President Barack Obama speaks at a G-20 Summit press conference in St. Petersburg, Russia. (AP Photo/Pablo Martinez Monsivais)
President Obama says he would not launch military strikes against Syria if the government of that country were to turn over its chemical weapons to foreign minders—as Russia has proposed.
But the skeptical president—who suggests that he takes the Russian offer “with a grain of salt” —still wants the authority to launch those strikes.
So, even as the prospect for a non-military fix has been raised, Obama will keep lobbying a skeptical Congress for the approval of a military fix. Though the president refuses to rule out the prospect that he might launch strikes without congressional approval, he says, “I am taking this vote in Congress and what the American people are saying very seriously.”
Obama should take the congressional votes seriously.
He should not consider launching the strikes without affirmative signals from both the House and the Senate.
But he should also consider the debate that will anticipate those congressional votes—and the alternatives that will be proposed.

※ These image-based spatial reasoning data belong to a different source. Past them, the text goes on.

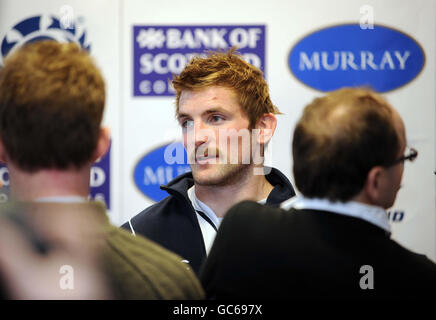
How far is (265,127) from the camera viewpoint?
6.23 ft

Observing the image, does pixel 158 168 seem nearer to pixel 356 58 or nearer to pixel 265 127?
pixel 265 127

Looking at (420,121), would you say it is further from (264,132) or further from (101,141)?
(101,141)

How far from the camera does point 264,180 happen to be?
6.05 ft

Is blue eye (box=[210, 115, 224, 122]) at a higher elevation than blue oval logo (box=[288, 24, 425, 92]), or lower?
lower

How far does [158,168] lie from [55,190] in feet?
5.68

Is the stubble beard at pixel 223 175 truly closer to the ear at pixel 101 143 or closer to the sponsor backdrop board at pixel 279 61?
the sponsor backdrop board at pixel 279 61

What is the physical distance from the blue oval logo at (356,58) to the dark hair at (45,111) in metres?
1.79

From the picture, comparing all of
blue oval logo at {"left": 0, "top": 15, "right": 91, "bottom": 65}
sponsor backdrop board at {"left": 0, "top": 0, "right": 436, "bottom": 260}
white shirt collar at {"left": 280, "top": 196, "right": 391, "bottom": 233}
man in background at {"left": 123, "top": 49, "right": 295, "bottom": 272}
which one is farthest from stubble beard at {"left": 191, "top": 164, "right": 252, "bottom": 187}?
blue oval logo at {"left": 0, "top": 15, "right": 91, "bottom": 65}

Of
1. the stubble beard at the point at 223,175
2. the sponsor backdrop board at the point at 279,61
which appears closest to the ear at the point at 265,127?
the stubble beard at the point at 223,175

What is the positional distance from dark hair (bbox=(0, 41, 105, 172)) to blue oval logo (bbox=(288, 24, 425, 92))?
70.6 inches

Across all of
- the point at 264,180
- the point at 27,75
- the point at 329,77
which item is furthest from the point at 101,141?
the point at 329,77

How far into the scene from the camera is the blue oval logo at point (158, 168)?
A: 250cm

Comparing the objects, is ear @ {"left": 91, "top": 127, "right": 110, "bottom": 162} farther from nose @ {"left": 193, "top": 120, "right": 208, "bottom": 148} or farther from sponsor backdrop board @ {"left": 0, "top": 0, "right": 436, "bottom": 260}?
sponsor backdrop board @ {"left": 0, "top": 0, "right": 436, "bottom": 260}

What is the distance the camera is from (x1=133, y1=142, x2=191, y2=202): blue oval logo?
2.50 metres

This president needs alternatives.
And Congress should provide them.
The president’s proposal to launch strikes against Syrian government targets, in response to reports of chemical weapons attacks, faces overwhelming opposition from the American people—59 percent in the latest CNN survey—and deep skepticism from Republicans and Democrats in Congress.
Beginning with a series of television interviews Monday evening, the president will be using the bully pulpit to make his case. And he’ll get a good measure of media buy-in in coming days. There will even be suggestions that the threat of military action is working—and that it must be codified.
But the prospect that the president will achieve a full momentum shift on this issue, and get the Congressional authorization for the use of force that he seeks, remains uncertain. Even Obama admits: “I wouldn’t say I’m confident” about the congressional votes.
But, even if he loses, the president could gain options in the process.